> [Parts of the exercise]
**a)** In the forum thread about paths of objects in general relativity, what does selfAdjoint say an unaccelerated body would follow?
**b)** Write out the part of the forum thread that begins at the words "Isn't a geodesic" and stops after "abuse of terminology.".

> [Reading passage]
########################################
Paths of Objects in GR: Acceleration vs Constant Velocity

[Swapnil]

In words, how would a path of an object moving in a straight line with a constant velocity differ from the path of an accelerating object moving in a straight line according to Einstein's picture of curved space-time?

 

[lightarrow]

If you already know that the object moves in a straight line in both cases, then...it moves in a straight line in both cases! The path is the same!

However, concerning space-time's shape around the object, I think it's not even bent, if the acceleration is constant, but it's only an intuitive idea I have in this moment; I really would like to know something more about it, because I don't have, practically, any knowledge of general relativity.

 

[selfAdjoint]

In words, how would a path of an object moving in a straight line with a constant velocity differ from the path of an accelerating object moving in a straight line according to Einstein's picture of curved space-time?

A unaccelerated body would fillow a geodesic (no literally straight lines in a curved geometry!) The path would look locally straight in three dimensions and it would also be linear in time.

An accelerated body's path would not be a geodesic; although it might look the same in three dimensions, it would bend in the time direction.

 

[Severian]

no[t] literally straight lines in a curved geometry!

Isn't a geodesic the definition of a straight line in a curved geometry?

 

[HallsofIvy]

No. A straight line is a geodesic in geometries that admit them but, in general, a geodesic in not a straight line. You may be thinking that geodesics have the properties of straight lines (shortest distance between two points) and some people do use the terms "straight line" for a general geodesic but, in my opinion, that's an unfortunate abuse of terminology.

 

[Swapnil]

A unaccelerated body would fillow a geodesic (no literally straight lines in a curved geometry!) The path would look locally straight in three dimensions and it would also be linear in time.

An accelerated body's path would not be a geodesic; although it might look the same in three dimensions, it would bend in the time direction.
########################################
> [Dataset content]

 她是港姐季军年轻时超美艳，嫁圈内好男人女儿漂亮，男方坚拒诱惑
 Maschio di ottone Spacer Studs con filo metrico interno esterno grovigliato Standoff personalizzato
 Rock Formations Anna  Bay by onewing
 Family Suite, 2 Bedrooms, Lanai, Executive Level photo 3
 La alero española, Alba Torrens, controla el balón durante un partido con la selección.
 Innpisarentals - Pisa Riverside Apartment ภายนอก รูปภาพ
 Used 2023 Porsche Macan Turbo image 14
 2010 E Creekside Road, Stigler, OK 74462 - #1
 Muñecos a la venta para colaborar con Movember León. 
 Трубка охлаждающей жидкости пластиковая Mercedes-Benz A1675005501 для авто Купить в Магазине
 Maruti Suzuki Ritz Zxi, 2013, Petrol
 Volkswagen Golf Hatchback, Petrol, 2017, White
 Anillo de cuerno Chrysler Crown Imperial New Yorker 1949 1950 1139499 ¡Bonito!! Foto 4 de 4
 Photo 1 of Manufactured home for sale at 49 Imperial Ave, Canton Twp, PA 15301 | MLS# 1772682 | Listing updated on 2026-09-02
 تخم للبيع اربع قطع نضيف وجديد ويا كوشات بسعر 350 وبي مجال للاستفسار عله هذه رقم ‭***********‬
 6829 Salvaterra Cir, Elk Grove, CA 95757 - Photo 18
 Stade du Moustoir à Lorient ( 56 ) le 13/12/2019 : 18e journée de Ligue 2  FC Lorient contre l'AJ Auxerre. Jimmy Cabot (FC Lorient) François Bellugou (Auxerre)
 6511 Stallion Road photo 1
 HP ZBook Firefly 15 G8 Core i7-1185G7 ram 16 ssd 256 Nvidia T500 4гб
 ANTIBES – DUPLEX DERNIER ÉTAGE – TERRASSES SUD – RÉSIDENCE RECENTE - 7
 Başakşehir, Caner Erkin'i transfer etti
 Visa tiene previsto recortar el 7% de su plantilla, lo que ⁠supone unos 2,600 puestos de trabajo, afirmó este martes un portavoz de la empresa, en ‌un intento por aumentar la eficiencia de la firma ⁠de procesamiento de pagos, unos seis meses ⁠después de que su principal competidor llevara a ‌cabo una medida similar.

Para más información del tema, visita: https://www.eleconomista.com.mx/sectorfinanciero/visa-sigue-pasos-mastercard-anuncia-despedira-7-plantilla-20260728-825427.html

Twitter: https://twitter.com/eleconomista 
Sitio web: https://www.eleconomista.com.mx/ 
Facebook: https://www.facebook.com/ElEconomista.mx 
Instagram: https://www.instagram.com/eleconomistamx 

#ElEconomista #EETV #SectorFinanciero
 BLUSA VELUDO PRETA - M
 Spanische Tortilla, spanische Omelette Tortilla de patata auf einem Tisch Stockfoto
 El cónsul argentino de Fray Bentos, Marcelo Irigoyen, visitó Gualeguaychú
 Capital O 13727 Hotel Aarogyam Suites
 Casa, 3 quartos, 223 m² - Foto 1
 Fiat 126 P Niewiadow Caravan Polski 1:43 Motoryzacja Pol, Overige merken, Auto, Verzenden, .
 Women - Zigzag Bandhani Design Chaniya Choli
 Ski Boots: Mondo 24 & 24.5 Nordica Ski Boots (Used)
########################################
> [Problem solutions]
**a)** A geodesic.

**b)**
Isn't a geodesic the definition of a straight line in a curved geometry?

 

[HallsofIvy]

No. A straight line is a geodesic in geometries that admit them but, in general, a geodesic in not a straight line. You may be thinking that geodesics have the properties of straight lines (shortest distance between two points) and some people do use the terms "straight line" for a general geodesic but, in my opinion, that's an unfortunate abuse of terminology.